When it comes to the „right to not provide the information requested“ mentioned by Mr. Lazarevic, it does not exist. There is only a right to information and the possibility to limit or deny that right. But, only, as it was nicely stated in Art. 8 of the Law: „if that is necessary in a democratic society, in order to protect from serious injury the interest based in the Constitution or the law.“ So, limiting is possible, but only as an exception and only due to reasons stated in Articles 9, 13, 14 of the Law. And, only in a manner stated in Law, since the body that decides to deny access to information is, as stated in Art. 16: „obliged to make an official decision regarding the denial of the request, to issue an official explanation of the decision, and to provide various other legal solutions to the party who requested the information“. The ’Batut’ Institute did not refer to any of the reasons stated in law, or make an official decision that it was supposed to make.

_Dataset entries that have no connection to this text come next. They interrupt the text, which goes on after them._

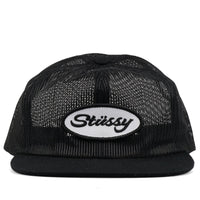 FULL MESH TRUCKER CAP - STUSSY_FULL_MESH_TRUCKER_CAP_BLACK_OS_2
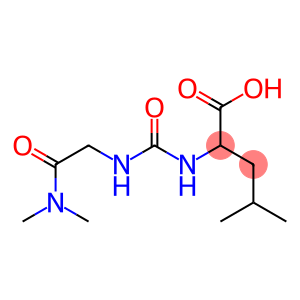 2-[({[2-(dimethylamino)-2-oxoethyl]amino}carbonyl)amino]-4-methylpentanoic acid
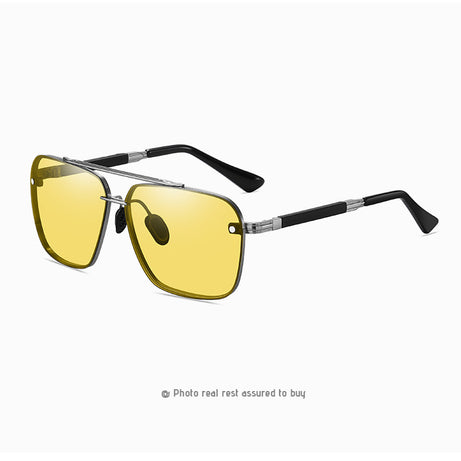 Men's Polarized Fashion Square Sunglasses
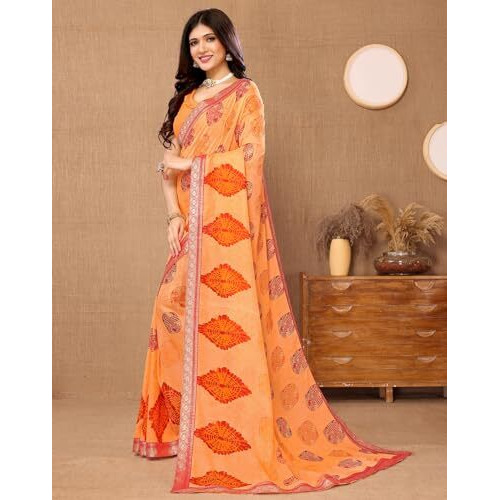 Yashika Woven Georgette Women's Saree (AZ-YS-P1-KUSUM-NAINA-SOMIYA-Parent_Orange)
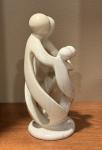 Loving Family Soapstone Sculptures - 8 Inches Tall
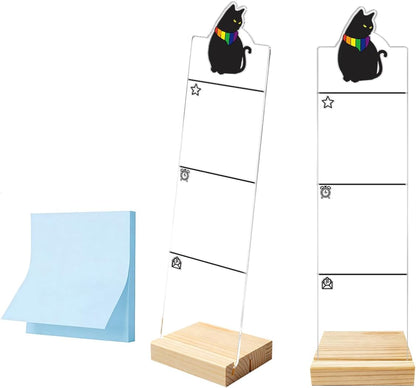Monitor Memo Board Computer Monitor Memo Board Sticky Note Organizer Kidney Acrylic Desk Accessories Removable Wooden Base Set Sticky Notes 100 Sheets 11.8×3.1 inches
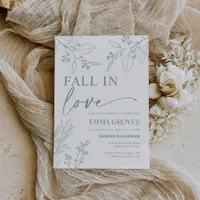 Fall in Love Bridal Shower Invitation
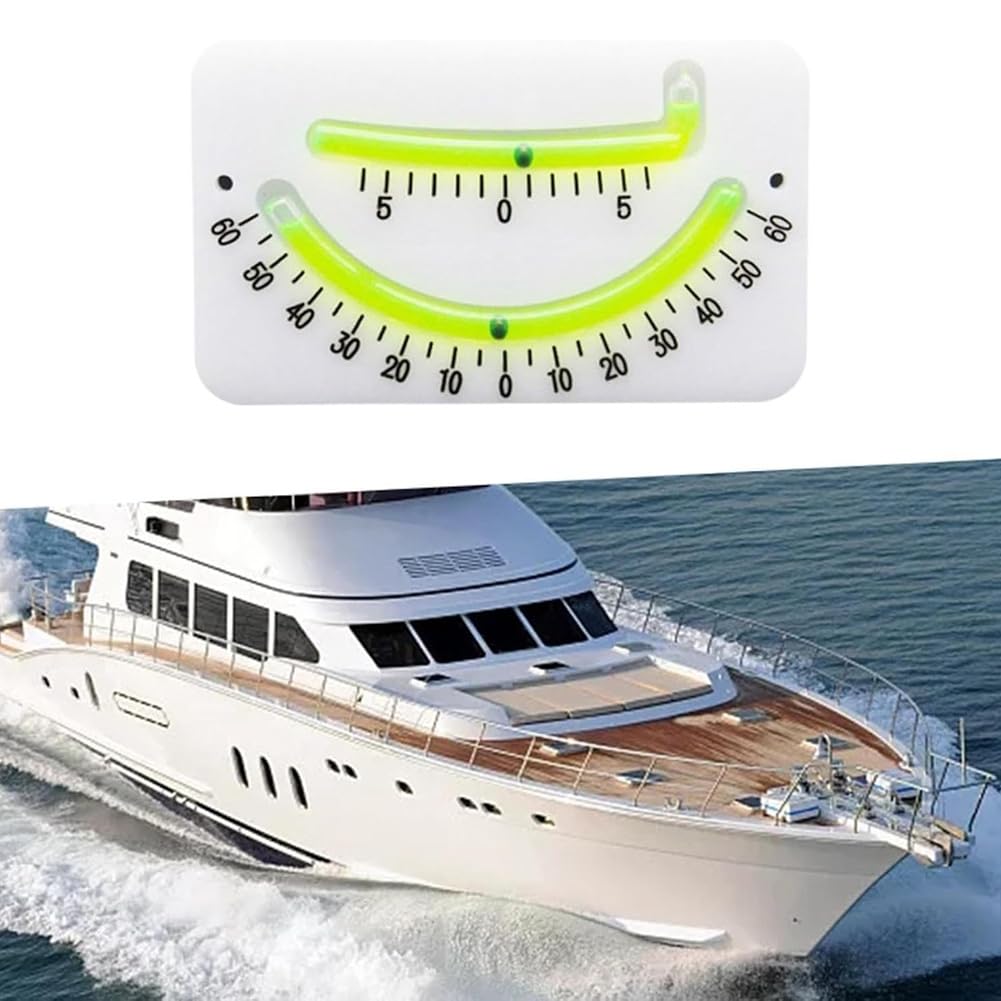 Inclinómetro para Barcos Profesionales, Clinómetro Marino, Alto Rendimiento, Clinómetro para Navegación, Indicador de para Barcos de Pesca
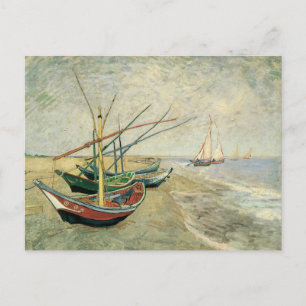 Vincent van Gogh - Vist Boats op het strand Briefkaart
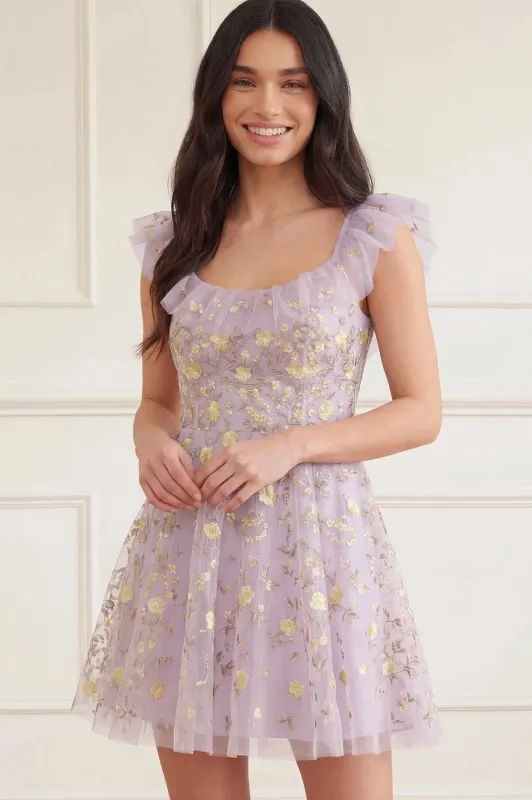 Lea Ditsy Micro Mini Dress sold by Needle & Thread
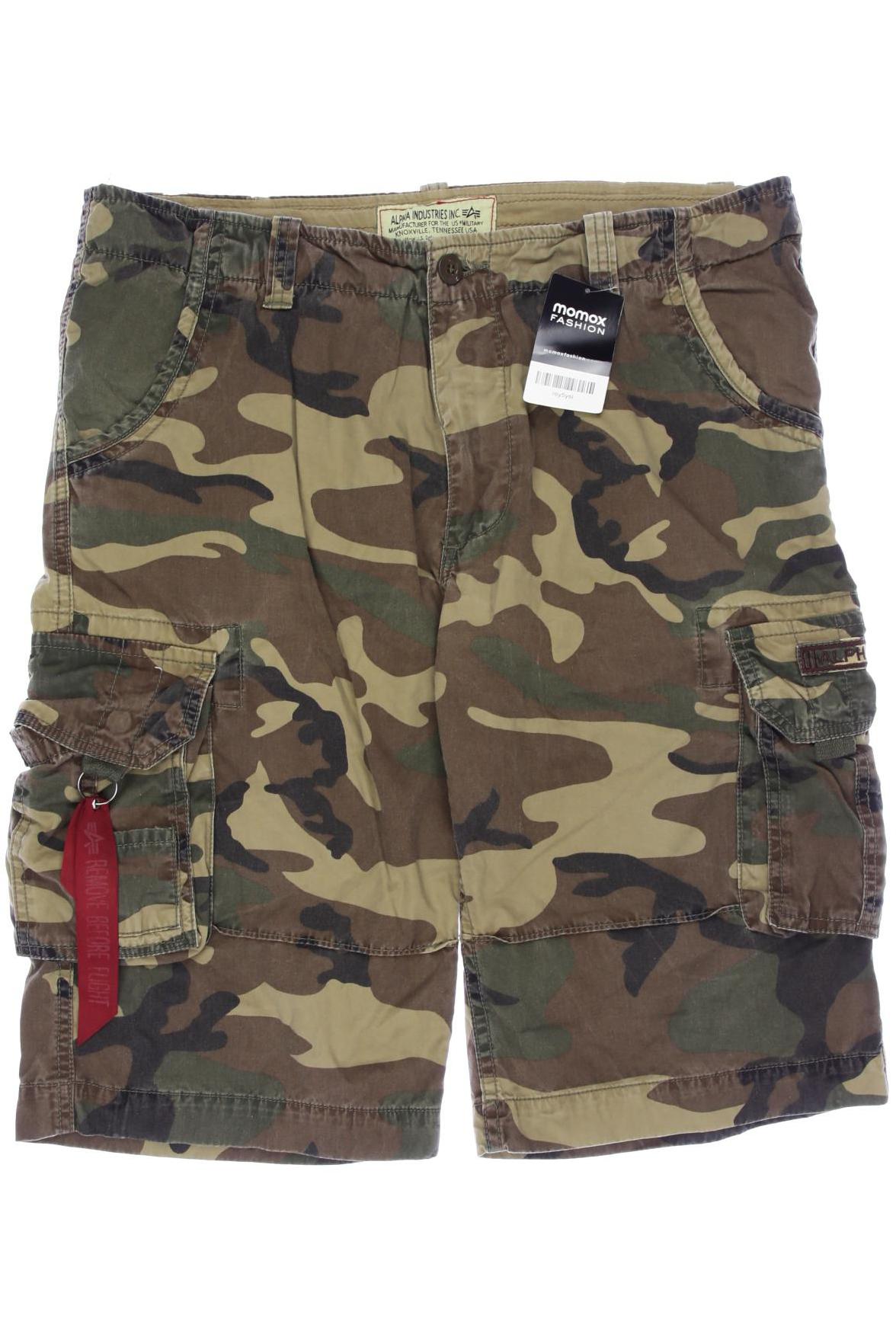 

Alpha industries Herren Shorts, grün, Gr. 36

And, of course, I used the authority to which Mr. Lazarevic reminded me of for no reason, and made a decision in which I requested the ’Batut’ Institute provide the information to the party who asked for them. That decision is, by law, final and binding. Will the „legal attitude“ of the ’Batut’ Institute be that this does not apply to them, we need to wait and see.
Why does Mr. Lazarevic start a discussion on the difference between, on one hand, the public debate and the legality of the procurement process and the content of the contract, and, on the other hand, the endangerment of the health of the population, I do not understand. I did not deal with this issue either in my text in ’Danas’ or in general. I only addressed the right to information of the party requesting the access to the contract, as is stated in Art. 2 of the Law: „the information that is in possession of a certain public authority, related to its activities or that occurred during the work of this authority, which is contained in a certain document“. In this context, for the Commissioner, the content or even possible irregularity of the contract in question is not important.
And, finally, we come to the main ’accusation’, to the alleged rough and tasteless qualification of the ’legal attitude’ of the ’Batut’ Institute. Let me remind you of what this is about and leave it up to the readers to determine the validity of these accusations. So, the ’Batut’ Institute denied to provide the contract on the procurement of the vaccine, failed to justify this using one of the relevant clauses in the Law and failed to issue an official decision. The Institute informed the party requesting the information with an informal letter in which one cannot discern any legal attitude „... that the information in the contract is not related to the endangerment or protection of the health of the population..., nor it is of such nature which would justify the interest of the public to know them“.
Is it wrong to qualify this answer as ’anthological’? What else can one say to the claim that the information from the contract on vaccine procurement „is not related to the protection of the health of the population“ or that the information on the procurement of anything for which billions of dinars of public funds are being spent „is not of such nature that would justify the interest of the public to know them“? As a person who is familiar with our rich ’repository’ of various ’excuses’ used for limiting the public’s right, I thought this one was, in the present situation, a rare ’pearl’. I could have also said that – it is a serious case of underestimation of common sense of the citizens of this country.